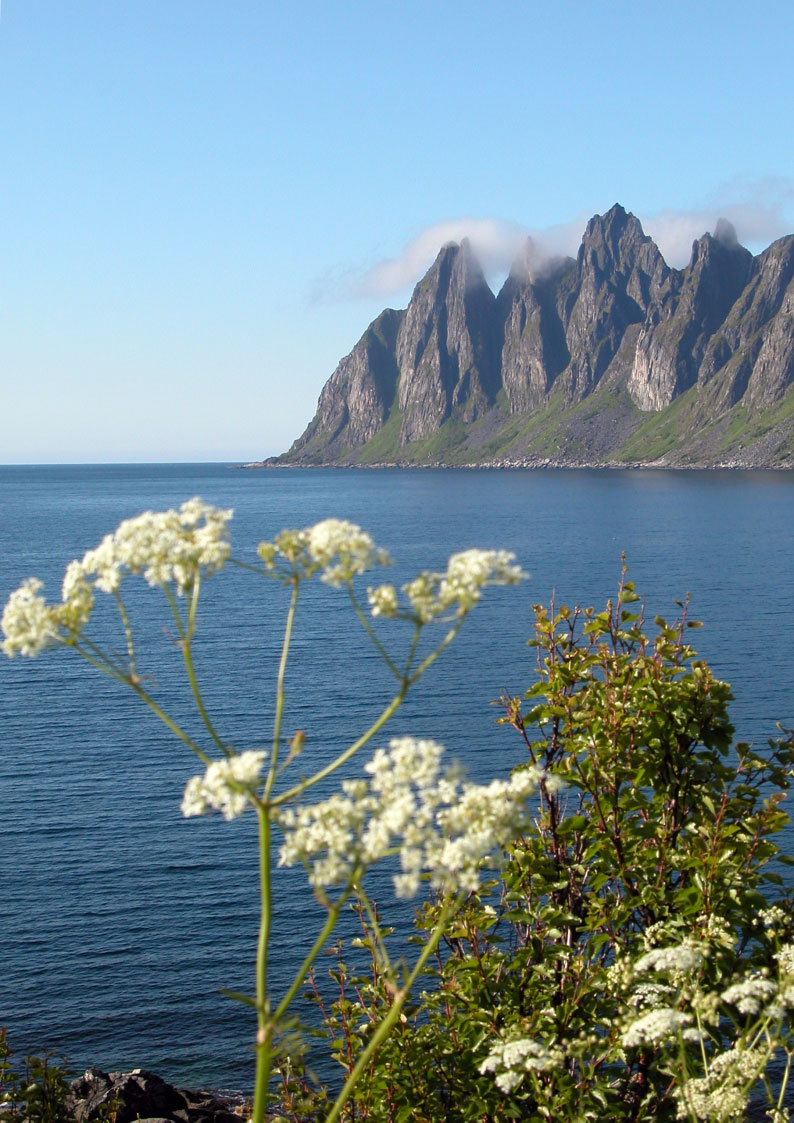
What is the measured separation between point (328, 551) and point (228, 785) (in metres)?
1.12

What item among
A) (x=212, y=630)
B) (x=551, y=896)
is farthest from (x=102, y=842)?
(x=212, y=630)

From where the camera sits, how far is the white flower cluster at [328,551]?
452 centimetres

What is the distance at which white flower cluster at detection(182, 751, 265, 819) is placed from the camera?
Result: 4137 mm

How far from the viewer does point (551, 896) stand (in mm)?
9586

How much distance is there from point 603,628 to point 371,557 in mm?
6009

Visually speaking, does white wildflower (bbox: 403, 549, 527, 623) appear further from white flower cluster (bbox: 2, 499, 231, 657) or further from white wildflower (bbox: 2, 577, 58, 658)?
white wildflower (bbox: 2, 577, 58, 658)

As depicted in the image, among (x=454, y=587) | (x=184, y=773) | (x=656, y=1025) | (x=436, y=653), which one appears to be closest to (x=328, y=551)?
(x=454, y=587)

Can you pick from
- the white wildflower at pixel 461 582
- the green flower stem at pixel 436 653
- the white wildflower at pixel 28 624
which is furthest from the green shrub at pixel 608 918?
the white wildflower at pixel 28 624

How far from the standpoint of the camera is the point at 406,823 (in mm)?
════
Given exercise »
Write out all of the lines above word for word, without the pictures.

Output for this task »
What is the measured separation between point (328, 551) and point (228, 785) (in metres)?
1.12

What item among
A) (x=212, y=630)
B) (x=551, y=896)
is farthest from (x=102, y=842)?
(x=212, y=630)

From where the camera sits, how far is the white flower cluster at [328,551]?
452 centimetres

What is the distance at which white flower cluster at detection(182, 751, 265, 819) is placed from the camera?
Result: 4137 mm

How far from the viewer does point (551, 896) stand (in mm)?
9586

How much distance is there from point 603,628 to point 371,557 in mm?
6009

Visually speaking, does white wildflower (bbox: 403, 549, 527, 623) appear further from white flower cluster (bbox: 2, 499, 231, 657) or further from white wildflower (bbox: 2, 577, 58, 658)?
white wildflower (bbox: 2, 577, 58, 658)

As depicted in the image, among (x=454, y=587) | (x=184, y=773) | (x=656, y=1025) | (x=436, y=653), which one appears to be closest to (x=328, y=551)?
(x=454, y=587)

Can you pick from
- the white wildflower at pixel 461 582
- the green flower stem at pixel 436 653
- the white wildflower at pixel 28 624
which is furthest from the green shrub at pixel 608 918?
the white wildflower at pixel 28 624

How far from the standpoint of the camera is the point at 406,823 (in mm)?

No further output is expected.